Wednesday, April 30, 2008

Mi Patria Adorada


Last week my siblings and I joined Mum on a 6 hour trip by car to Pangasinan, her birth place to sort out her land tax. We were glad to discover that Mum has some land we can inherit someday. Back when we were kids grandfather has shown us his lands. He said his land reaches beyond the coconut trees and the bamboos. Beyond the creek as far as the eyes could see. But now after almost forty years, and grandfather gone, the land he showed us back then is now a vast unfarmed land, the coconuts gone, the creek dried, and only few bamboos left.


I wish I could bring back grandfather's land to life. I want to build a big bamboo house in the middle of it and a big artesian well to water the sorroundings. I want to plant bananas, papayas, chico, mango and all kinds of vegetables. I think I will survive with just the bare necessities like soap and shampoo, dishwashing liquid and Xonrox. I'll have my pc of course and a broadband connection. I'm excited about my plans until I had a discussion with my cousin who lives there. He asked me if I'm brave enough to ward off robbers who might get interested in the fruit trees I'm going to plant, will I be willing to get sunburnt while tending my crops, will I be willing to sleep alone at night and see ghosts? Waaaah...!


There's really a problem with the way my country is managed and goverened. There's a rice crisis here now and no food for the 90 million strong population. And the news says we import rice from Thailand, Vietnam, India and most recently from the US. The rice we import from the US is on credit. We pay in installment. And there was talk that the better tasting rice from the US is genetically modified and is actually surplus rice the Americans don't really eat.

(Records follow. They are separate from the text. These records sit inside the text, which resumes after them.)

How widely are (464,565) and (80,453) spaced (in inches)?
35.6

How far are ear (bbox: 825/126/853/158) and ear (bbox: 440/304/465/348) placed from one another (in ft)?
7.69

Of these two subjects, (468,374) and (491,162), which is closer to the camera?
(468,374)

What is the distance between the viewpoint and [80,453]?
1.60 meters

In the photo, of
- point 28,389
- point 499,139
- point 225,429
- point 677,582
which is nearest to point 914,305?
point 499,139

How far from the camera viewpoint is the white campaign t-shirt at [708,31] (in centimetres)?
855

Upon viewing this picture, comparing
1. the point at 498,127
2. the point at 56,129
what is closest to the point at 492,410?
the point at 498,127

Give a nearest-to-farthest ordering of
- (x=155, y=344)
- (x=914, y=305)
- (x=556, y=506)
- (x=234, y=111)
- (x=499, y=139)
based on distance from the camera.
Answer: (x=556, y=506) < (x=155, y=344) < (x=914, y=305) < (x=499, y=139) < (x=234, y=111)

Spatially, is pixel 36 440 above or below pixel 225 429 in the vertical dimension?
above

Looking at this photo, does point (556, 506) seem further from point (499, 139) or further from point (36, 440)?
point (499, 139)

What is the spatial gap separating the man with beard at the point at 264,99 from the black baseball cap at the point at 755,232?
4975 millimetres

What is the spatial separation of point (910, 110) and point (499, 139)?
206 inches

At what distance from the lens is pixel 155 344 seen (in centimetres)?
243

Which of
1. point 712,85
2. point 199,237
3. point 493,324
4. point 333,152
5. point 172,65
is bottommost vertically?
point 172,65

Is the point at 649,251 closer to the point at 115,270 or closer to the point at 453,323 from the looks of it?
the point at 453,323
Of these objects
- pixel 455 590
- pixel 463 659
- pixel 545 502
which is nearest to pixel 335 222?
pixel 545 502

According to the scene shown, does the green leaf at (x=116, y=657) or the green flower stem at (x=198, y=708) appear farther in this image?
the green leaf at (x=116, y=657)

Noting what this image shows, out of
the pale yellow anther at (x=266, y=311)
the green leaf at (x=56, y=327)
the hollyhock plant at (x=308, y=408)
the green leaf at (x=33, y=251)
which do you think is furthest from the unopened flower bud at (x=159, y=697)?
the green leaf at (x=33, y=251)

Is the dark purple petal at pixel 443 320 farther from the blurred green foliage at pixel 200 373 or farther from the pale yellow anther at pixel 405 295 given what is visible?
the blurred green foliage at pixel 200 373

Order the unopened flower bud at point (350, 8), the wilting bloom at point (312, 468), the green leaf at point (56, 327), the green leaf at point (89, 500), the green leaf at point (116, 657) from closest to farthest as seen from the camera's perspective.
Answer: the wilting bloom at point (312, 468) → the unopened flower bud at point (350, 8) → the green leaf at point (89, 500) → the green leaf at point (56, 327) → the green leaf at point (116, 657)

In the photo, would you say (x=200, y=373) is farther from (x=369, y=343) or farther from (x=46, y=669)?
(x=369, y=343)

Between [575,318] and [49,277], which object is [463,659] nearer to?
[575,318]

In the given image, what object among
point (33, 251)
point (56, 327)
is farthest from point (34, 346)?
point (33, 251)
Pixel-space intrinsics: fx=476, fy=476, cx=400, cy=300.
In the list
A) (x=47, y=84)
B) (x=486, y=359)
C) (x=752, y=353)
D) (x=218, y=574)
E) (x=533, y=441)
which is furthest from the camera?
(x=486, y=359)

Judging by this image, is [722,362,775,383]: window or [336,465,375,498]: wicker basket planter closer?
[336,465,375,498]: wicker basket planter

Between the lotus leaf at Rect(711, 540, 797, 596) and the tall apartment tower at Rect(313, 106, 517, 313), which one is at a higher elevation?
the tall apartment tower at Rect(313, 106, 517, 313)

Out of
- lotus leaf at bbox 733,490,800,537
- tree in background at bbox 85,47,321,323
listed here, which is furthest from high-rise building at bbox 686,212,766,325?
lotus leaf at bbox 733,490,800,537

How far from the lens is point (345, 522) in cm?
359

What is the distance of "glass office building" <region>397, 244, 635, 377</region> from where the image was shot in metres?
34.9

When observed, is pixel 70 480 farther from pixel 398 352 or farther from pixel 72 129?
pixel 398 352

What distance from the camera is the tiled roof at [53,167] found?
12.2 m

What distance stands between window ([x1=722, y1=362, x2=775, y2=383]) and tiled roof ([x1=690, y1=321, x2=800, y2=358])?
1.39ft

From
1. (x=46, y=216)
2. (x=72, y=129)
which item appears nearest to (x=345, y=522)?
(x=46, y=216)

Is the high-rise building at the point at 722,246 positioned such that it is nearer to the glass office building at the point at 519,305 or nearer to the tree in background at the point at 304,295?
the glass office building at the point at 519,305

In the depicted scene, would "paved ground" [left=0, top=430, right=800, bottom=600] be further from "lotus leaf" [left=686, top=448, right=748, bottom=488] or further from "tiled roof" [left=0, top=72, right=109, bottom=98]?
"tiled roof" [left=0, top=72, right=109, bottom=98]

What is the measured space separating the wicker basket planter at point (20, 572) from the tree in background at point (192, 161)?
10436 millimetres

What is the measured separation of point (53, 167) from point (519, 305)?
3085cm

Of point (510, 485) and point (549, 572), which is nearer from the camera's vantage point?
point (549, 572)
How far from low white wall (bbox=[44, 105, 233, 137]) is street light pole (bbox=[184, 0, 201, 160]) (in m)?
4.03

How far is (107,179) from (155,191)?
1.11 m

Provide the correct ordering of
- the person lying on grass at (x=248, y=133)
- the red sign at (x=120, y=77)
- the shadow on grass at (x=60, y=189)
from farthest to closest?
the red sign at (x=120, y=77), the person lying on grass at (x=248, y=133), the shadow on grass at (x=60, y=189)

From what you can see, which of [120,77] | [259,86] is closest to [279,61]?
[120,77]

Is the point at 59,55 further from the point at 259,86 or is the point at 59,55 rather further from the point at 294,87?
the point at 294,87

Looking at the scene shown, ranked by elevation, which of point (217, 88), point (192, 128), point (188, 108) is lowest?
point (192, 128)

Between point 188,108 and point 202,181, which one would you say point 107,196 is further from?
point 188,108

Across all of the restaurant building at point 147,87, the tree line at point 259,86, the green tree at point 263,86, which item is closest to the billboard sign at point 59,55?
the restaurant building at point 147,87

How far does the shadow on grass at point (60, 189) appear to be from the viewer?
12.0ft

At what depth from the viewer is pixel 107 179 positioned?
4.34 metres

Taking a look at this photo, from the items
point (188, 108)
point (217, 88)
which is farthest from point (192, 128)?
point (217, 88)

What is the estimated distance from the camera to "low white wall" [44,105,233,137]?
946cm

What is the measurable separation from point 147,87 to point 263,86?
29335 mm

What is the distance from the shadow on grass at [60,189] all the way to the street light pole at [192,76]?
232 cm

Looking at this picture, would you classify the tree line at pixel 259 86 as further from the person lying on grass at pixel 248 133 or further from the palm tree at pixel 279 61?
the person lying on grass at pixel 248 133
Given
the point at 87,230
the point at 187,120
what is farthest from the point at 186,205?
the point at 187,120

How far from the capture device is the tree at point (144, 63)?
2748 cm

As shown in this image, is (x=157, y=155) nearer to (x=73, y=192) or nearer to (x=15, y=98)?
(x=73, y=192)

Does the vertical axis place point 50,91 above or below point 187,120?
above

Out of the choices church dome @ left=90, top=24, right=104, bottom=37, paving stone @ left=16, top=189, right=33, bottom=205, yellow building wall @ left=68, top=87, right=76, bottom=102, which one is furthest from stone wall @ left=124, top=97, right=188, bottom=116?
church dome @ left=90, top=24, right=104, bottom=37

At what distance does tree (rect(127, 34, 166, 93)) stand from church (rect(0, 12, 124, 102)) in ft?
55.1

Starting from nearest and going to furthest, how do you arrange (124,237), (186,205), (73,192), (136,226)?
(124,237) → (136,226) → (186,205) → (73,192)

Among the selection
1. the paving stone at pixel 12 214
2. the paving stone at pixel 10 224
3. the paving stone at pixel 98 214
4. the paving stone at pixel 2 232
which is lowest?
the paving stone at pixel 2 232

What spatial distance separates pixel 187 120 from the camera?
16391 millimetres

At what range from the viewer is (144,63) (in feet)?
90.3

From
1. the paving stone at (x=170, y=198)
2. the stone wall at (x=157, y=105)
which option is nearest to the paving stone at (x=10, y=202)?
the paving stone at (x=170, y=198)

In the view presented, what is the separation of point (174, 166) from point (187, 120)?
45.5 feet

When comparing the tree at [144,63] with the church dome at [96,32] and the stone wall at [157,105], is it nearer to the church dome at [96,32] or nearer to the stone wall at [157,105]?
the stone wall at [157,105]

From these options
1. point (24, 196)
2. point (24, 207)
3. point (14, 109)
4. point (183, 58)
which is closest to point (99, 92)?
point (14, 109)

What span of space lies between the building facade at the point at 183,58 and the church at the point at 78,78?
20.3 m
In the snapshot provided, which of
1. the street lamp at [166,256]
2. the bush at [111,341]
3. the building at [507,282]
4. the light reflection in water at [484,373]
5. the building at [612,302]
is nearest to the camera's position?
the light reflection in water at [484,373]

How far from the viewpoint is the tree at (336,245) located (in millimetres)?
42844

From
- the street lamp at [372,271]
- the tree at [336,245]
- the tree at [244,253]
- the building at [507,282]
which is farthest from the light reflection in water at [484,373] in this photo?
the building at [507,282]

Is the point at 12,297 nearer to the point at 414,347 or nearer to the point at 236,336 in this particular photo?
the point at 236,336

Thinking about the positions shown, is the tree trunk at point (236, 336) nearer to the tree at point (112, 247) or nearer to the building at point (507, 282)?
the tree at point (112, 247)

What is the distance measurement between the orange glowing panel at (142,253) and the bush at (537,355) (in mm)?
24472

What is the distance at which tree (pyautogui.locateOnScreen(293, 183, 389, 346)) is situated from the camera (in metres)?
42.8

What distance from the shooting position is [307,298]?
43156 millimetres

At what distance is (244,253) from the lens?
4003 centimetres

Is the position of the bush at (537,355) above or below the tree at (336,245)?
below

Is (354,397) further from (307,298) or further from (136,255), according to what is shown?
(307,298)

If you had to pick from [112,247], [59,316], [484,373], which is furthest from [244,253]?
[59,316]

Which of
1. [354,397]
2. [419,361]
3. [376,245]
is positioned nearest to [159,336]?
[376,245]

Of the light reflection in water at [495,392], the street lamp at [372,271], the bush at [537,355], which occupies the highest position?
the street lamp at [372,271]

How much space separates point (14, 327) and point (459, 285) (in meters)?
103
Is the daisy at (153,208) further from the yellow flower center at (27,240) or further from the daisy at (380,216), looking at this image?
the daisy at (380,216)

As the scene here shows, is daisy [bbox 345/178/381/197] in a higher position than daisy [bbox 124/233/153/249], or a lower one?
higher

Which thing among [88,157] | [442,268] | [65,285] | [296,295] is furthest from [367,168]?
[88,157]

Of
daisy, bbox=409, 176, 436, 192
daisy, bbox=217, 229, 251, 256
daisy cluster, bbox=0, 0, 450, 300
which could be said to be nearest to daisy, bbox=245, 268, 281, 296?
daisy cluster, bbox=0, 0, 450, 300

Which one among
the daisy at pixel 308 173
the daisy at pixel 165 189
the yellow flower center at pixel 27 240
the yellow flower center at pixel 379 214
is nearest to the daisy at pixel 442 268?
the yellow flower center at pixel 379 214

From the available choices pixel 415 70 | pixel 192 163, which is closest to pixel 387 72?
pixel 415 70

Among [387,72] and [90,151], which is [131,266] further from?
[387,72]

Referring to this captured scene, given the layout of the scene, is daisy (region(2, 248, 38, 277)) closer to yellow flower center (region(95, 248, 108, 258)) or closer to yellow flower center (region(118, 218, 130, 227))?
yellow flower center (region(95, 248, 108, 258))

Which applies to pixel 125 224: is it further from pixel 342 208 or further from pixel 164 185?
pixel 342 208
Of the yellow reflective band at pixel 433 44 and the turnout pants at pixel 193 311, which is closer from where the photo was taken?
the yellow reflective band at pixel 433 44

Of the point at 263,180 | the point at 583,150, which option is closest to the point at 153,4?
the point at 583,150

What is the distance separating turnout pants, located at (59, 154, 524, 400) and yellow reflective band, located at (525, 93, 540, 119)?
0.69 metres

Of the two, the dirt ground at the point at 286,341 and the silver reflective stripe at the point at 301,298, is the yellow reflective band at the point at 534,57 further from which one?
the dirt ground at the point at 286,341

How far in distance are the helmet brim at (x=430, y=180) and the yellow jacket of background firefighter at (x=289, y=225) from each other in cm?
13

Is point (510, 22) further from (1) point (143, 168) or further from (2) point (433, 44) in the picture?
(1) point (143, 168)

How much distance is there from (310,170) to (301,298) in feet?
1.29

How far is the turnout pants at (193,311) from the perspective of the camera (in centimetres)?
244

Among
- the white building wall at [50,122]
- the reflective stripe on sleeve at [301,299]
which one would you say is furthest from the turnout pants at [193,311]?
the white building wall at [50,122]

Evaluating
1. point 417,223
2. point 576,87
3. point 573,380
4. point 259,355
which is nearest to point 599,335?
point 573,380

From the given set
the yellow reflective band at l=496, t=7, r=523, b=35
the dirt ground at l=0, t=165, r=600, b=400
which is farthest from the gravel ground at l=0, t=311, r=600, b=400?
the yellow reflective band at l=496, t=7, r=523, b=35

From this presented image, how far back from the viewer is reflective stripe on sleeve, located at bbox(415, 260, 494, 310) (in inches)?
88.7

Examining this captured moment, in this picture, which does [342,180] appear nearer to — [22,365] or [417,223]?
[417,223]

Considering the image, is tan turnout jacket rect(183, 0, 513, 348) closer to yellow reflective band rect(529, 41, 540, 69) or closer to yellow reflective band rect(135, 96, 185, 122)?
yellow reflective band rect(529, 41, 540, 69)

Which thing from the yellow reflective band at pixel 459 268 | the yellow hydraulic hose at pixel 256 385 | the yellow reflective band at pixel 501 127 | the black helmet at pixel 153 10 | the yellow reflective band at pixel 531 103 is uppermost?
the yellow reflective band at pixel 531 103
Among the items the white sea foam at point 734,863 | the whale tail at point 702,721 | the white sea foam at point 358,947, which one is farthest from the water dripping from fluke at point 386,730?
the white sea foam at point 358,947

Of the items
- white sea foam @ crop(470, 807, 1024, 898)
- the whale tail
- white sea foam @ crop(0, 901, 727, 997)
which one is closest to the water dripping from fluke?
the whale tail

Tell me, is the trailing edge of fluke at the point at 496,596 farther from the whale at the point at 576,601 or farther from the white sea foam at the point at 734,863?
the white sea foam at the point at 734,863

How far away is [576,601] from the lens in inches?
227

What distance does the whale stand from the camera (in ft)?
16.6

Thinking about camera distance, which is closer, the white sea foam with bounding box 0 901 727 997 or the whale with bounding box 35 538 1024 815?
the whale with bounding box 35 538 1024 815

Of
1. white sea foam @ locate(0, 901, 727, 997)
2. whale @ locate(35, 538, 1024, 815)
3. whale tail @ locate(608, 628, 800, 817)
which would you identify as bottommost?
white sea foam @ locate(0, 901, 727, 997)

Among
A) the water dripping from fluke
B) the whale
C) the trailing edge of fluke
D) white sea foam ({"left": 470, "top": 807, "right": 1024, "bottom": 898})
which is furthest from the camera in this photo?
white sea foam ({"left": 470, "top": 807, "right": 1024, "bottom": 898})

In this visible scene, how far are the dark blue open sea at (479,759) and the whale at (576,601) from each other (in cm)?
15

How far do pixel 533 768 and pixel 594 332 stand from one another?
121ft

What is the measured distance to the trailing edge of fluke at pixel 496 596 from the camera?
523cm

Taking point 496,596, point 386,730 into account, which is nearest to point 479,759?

Our opinion is there should not be a rice shortage in a rice planting country like the Philippines. The problem is in the dysfunctional agricultural pogram of the country as in we have no rice because we dont want to plant. The Filipino youth and the best of its work force are abroad trying to earn dolllars to buy imported rice with. They have left the agricultural lands on an exodus to the cities. To Filipinos, to be a farmer and to be in a rural area is to be poor.


The Philippines' most crowded cities have fires everyday during the summer months. Ironically we even have March as our fire pevention month. Tomorow is May first, Labor day and militant labor groups will stage massive potests in the streets of Manila to demand increase in pay, and rollback in gas price and price regulation for prime commodities like rice. They demand the end to the present administration and US imperialism.


Tomorrow I will watch my passionate countrymen on tv. My heart will go out to them. I will be sad and will wonder, what shall we do, had Jesus not died on the cross and lived again to give hope to a dying world and to a country in despair, mi patria adorada.